Excerpt provided:

- Founded: September 26, 1943; 82 years ago for active groups, University of Puerto Rico at Mayagüez
- Type: Social
- Affiliation: Independent
- Status: Active
- Scope: National (PR)
- Motto: Yo soy Phi Epsilon de corazón
- Colors: Blue and White
- Chapters: 8 (active)
- Headquarters: P.O. Box 1703 Manati, Puerto Rico 00674 United States
- Website: www.phiepsilonchi.com

= Phi Epsilon Chi =

Puerto Rican fraternity

Phi Epsilon Chi Fraternity (ΦΕΧ) Fi Epsilon Cai is commonly known as La Phi Epsilon, is a Puerto Rican fraternity established at originally University of Puerto Rico at Mayagüez on September 26, 1943 by two women and seven male students of University of Puerto Rico at Mayagüez.

Data to examine:
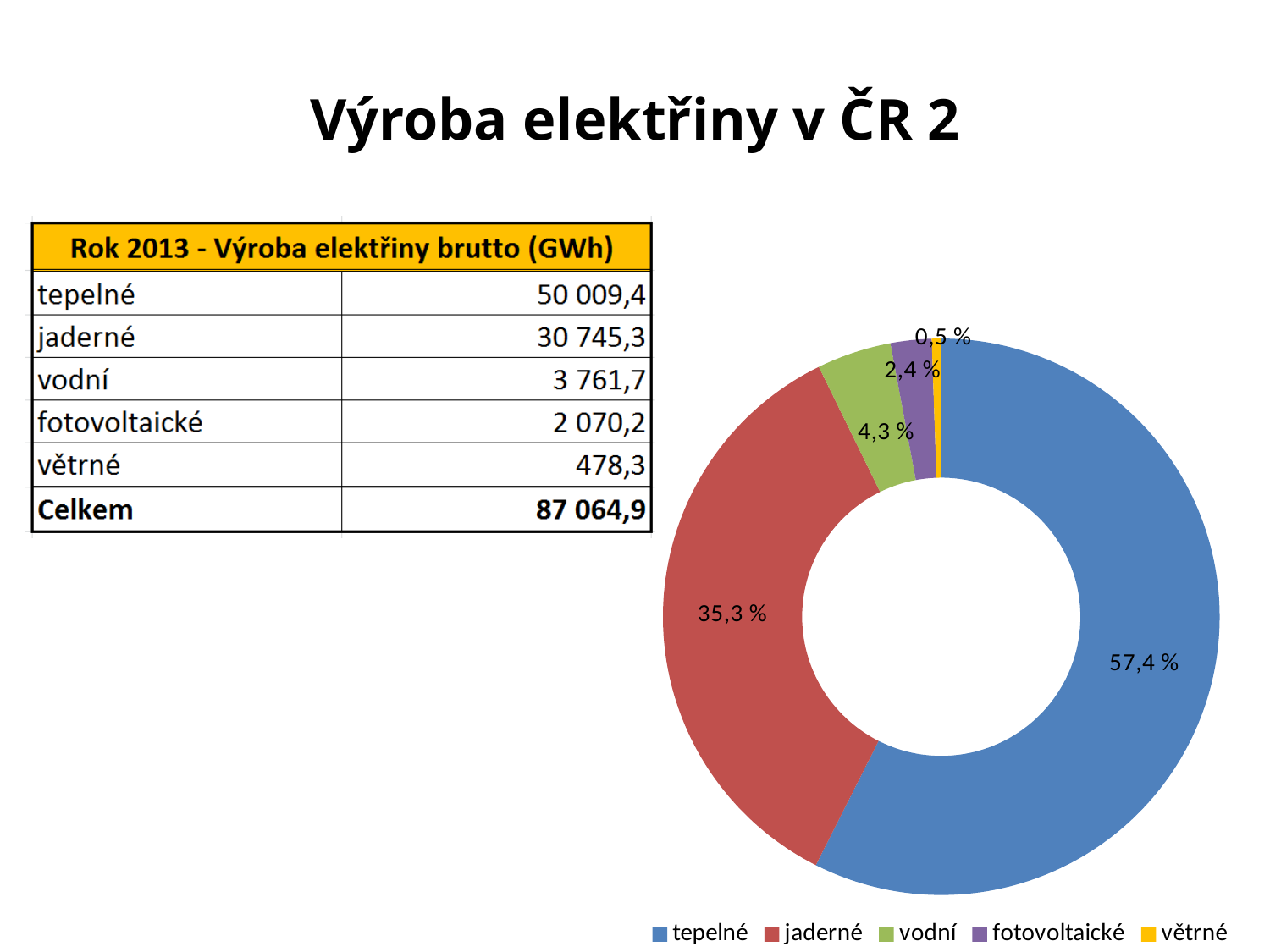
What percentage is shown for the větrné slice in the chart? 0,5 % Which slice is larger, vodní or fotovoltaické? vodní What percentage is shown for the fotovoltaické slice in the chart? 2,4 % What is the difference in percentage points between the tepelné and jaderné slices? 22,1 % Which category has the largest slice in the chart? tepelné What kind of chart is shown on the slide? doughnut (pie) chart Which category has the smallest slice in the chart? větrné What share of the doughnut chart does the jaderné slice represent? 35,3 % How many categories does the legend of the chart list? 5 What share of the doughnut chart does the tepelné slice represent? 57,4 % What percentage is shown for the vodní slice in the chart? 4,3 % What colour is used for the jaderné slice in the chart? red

--

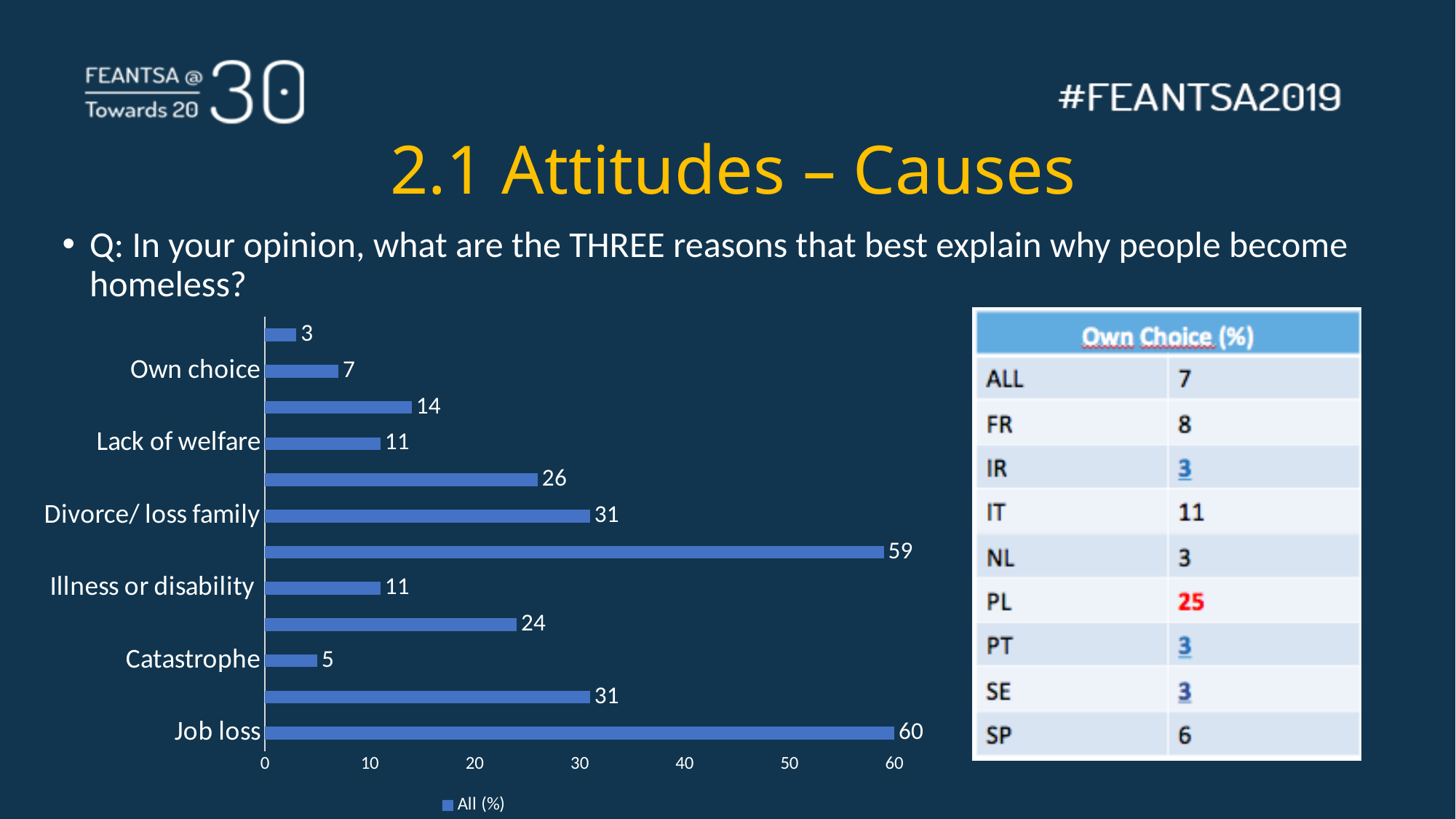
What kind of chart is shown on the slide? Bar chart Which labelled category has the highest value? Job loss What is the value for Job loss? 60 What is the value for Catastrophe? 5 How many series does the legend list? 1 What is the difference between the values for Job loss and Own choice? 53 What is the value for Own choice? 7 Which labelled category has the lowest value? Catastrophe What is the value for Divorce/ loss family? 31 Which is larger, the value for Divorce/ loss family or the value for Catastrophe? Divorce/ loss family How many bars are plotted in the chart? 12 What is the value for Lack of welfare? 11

--

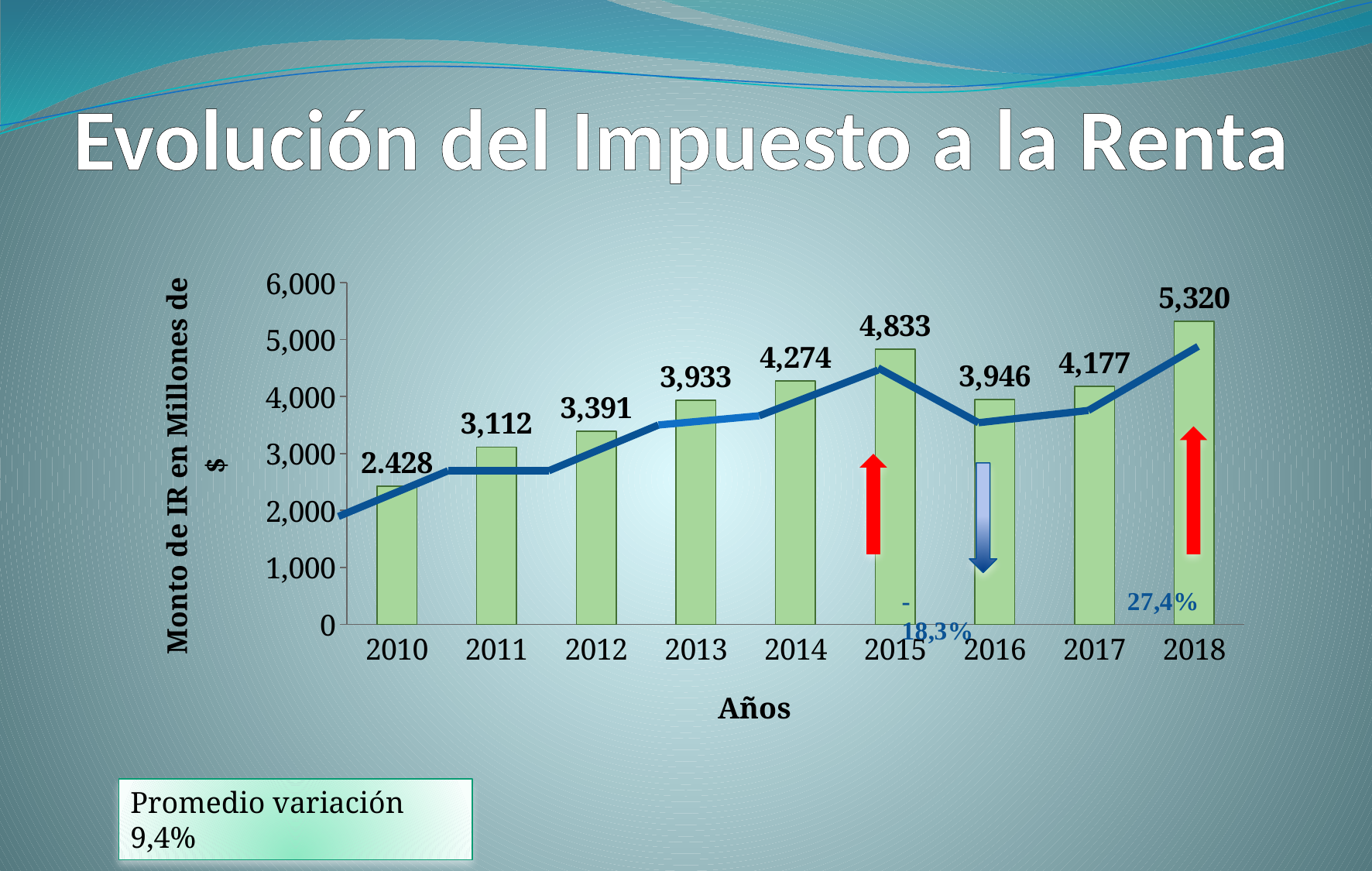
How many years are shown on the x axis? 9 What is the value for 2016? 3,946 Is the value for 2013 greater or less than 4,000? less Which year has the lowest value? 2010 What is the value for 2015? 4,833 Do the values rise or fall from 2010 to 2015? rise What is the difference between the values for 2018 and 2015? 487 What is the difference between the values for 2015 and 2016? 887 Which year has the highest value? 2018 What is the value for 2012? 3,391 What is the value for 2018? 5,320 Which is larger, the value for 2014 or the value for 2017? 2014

Required actions:
• A. Using the Phi Epsilon Chi text, decide whether each statement agrees with it: (i) the fraternity's colors are blue and white; (ii) the fraternity was established at the University of Puerto Rico at Río Piedras; (iii) the fraternity's affiliation is national. For each, answer yes or no and quote the deciding words.
• B. Reproduce the portion of the Phi Epsilon Chi text starting at "- Founded: September" and ending at "Scope: National (PR)".
• C. According to the Phi Epsilon Chi text, how many active chapters does the fraternity have?

Results:
• A.
(i) Yes: "Colors: Blue and White"
(ii) No: "established at originally University of Puerto Rico at Mayagüez"
(iii) No: "Affiliation: Independent"

• B.
- Founded: September 26, 1943; 82 years ago for active groups, University of Puerto Rico at Mayagüez
- Type: Social
- Affiliation: Independent
- Status: Active
- Scope: National (PR)

• C. Eight.